Le imbarcazioni hanno lasciato il porto di Bengasi solo in nottata, un ritardo dovuto alla necessità di ricaricare le batterie dei motori rimaste ferme per 108 giorni dopo il sequestro avvenuto il primo settembre scorso.
Per compiere la traversata nel Canale di Sicilia i due motopesca, che viaggiano alla velocità di dieci nodi all’ora, dovrebbero impiegare all’incirca 48 ore. E durante la navigazione i ricordi di quei 108 giorni di prigionia galleggiano a pelo d’acqua.

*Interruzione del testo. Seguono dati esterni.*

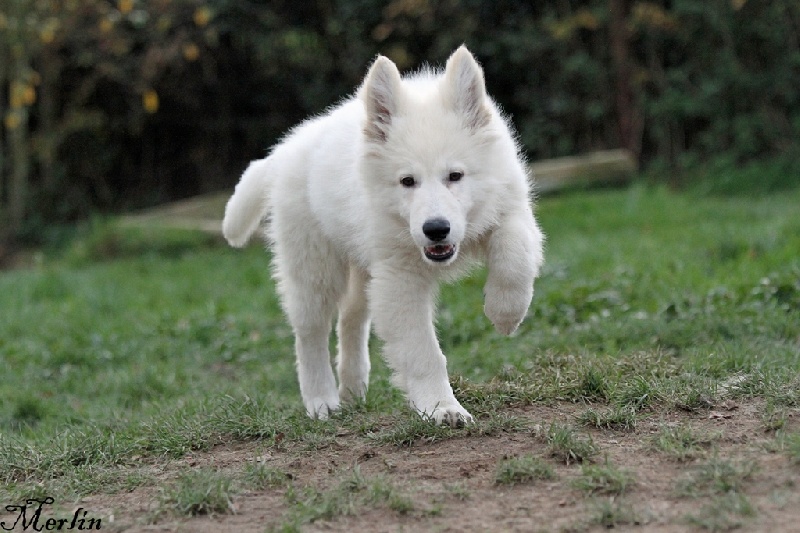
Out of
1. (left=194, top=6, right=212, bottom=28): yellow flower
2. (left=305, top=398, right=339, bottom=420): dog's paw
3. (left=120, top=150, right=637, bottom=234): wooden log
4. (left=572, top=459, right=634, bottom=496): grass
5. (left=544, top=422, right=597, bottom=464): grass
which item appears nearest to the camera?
(left=572, top=459, right=634, bottom=496): grass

«Abbiamo cambiato quattro prigioni. Ce la siamo vista brutta. Abbiamo subito violenza psicologica, siamo stati umiliati ci mancavano solo le botte. Abbiamo avuto paura». Dice Pietro Marrone, comandante del peschereccio Medinea in viaggio per Mazara del Vallo che ieri ha avuto qualche problema a ripartire dopo essere stato fermo al porto di Bengasi per mesi. Lo racconta l’armatore Marco Marrone che ha parlato con il comandante dal suo peschereccio ormeggiato al porto di Mazara. «Ci hanno trattati da terroristi, eravamo in un carcere sotto terra» ha detto ancora Marrone mentre è in navigazione verso le coste siciliane dove è atteso domenica «ci passavano il cibo al buio e non sapevamo cosa fosse».
«Ieri – racconta il capitano del Medinea – sono venuti a prenderci e una guardia ci ha detto: ’Preparatevi che dobbiamo andare via’. La stessa cosa era già successo circa un mese fa, quindi nessuno di noi ormai ci credeva. – e prosegue- Dopo l’annuncio che saremmo stati liberati ci siamo preparati: abbiamo fatto la barba, ci siamo fatti prestare qualche bottiglia di shampoo, ci siamo lavati, ci hanno portato qualche tuta. Poi a bordo di un pullman ci hanno portato dalle nostre ’varcuzze’ (i pescherecci ndr). Stanotte finalmente, dopo avere ricaricato le batterie, abbiamo acceso i motori e siamo partiti. Adesso non vediamo l’ora di tornare a casa».
All’amico, racconta dei giorni di sconforto «In alcuni momenti pensavamo di essere stati abbandonati da tutti, mentre aspettavamo che succedesse qualcosa, non abbiamo avuto nessun processo e alcune volte, abbiamo temuto per la nostra vita. Dall’Italia, non ricevevamo nessuna notizia e soprattutto i primi 70 giorni, sono stati i più duri perchè ci hanno divisi: italiani e tunisini, separati – racconta il capitano- In celle buie, senza un processo, e con indosso sempre gli stessi abiti. Ci siamo rivisti dopo 70 giorni, ed è stato bellissimo. Ma ci siamo spaventati. Quando ci hanno detto che sarebbe arrivato il presidente Conte ci hanno anche dato del cibo migliore, ma quello vero lo abbiamo mangiato ieri sulle nostre barche. Siamo felici, stiamo tutti bene, e non
vediamo l’ora di arrivare a casa dai nostri familiari e dai nostri amici. Grazie a tutti». conclude il capitano.
L’armatore racconta della lotta che i familiari e gli amici hanno condotto in Italia per la loro liberazione e di quella fatta in prima linea dalla madre Rosetta Ingargiola, e il capitano si commuove « sono orgoglioso di mia madre» dice Marrone e aggiunge: «appena arriviamo a Mazara, facciamo un brindisi!».
Oggi i pescherecci navigano scortati dalle navi della Marina Militare che, in questi mesi, o addirittura anni, sono state assenti nonostante dovessero assicurare un servizio di vigilanza ai pescherecci in mare. Qualcosa forse sta cambiando.